In [ ]:

!pip install fastai fastdot -q

     |████████████████████████████████| 184kB 1.4MB/s

04 TabNet¶

In this notebook we'll be looking at comparing the TabNet architecture to our regular fastai fully connected models. We'll be utilizing Michael Grankin's fast_tabnet wrapper to utilize the model.

In [4]:

!pip install fast_tabnet==0.0.8 pytorch_tabnet==1.0.6 -q

WARNING: Keyring is skipped due to an exception: Failed to unlock the collection!
WARNING: Keyring is skipped due to an exception: Failed to unlock the collection!
  WARNING: Keyring is skipped due to an exception: Failed to unlock the collection!

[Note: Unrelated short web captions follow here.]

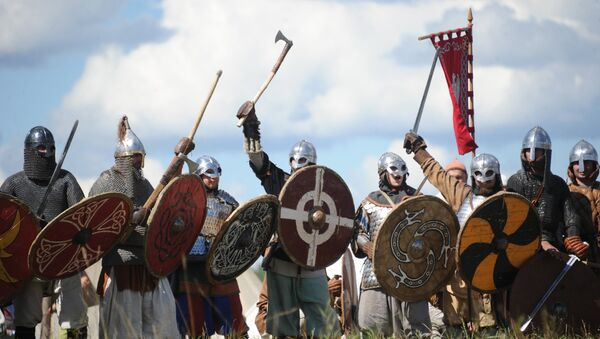Vikings at The Warrior's Field, an annual festival of history clubs, held in Drakino Park in the Serpukhovsky district. (File) - Sputnik France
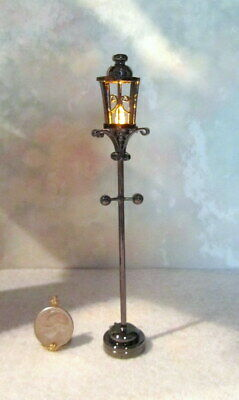 Dollhouse Miniature Battery Operated Wall Sconce #W5SNB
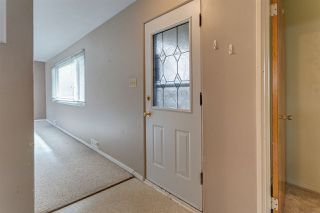 Photo 2: 7524 77 Avenue in Edmonton: Zone 17 House for sale : MLS®# E4156959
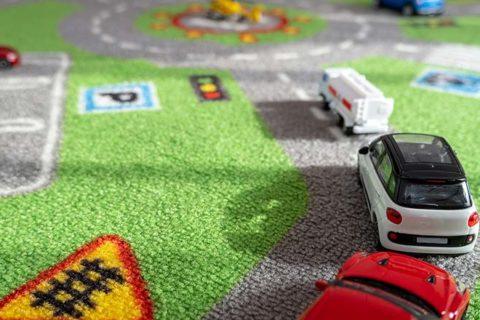 Teppich mit Straßenmotiv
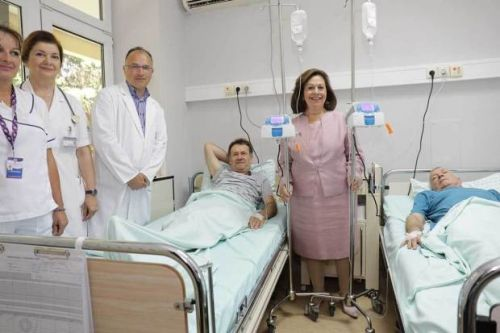 Crown Princess Kathrine donates medical equipment to oncology centre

TabNet is an attention-based network for tabular data, originating here. Let's first look at our fastai architecture and then compare it with TabNet utilizing the fastdot library.

First let's build our data real quick so we know just what we're visualizing. We'll use ADULTs again

In [ ]:

from fastai.tabular.all import *

In [ ]:

path = untar_data(URLs.ADULT_SAMPLE)
df = pd.read_csv(path/'adult.csv')

We'll build our TabularPandas object and the DataLoaders

In [ ]:

cat_names = ['workclass', 'education', 'marital-status', 'occupation', 'relationship', 'race']
cont_names = ['age', 'fnlwgt', 'education-num']
procs = [Categorify, FillMissing, Normalize]
splits = RandomSplitter()(range_of(df))

In [ ]:

to = TabularPandas(df, procs, cat_names, cont_names, y_names="salary", splits=splits)
dls = to.dataloaders(bs=1)

And let's look at one batch to understand how the data is coming into the model:

In [ ]:

dls.one_batch()

So we can see first is our categoricals, second is our continuous, and the third is our y. With this in mind, let's make a TabularModel with 200 and 100 layer sizes:

In [3]:

learn = tabular_learner(dls, layers=[200,100], metrics=accuracy)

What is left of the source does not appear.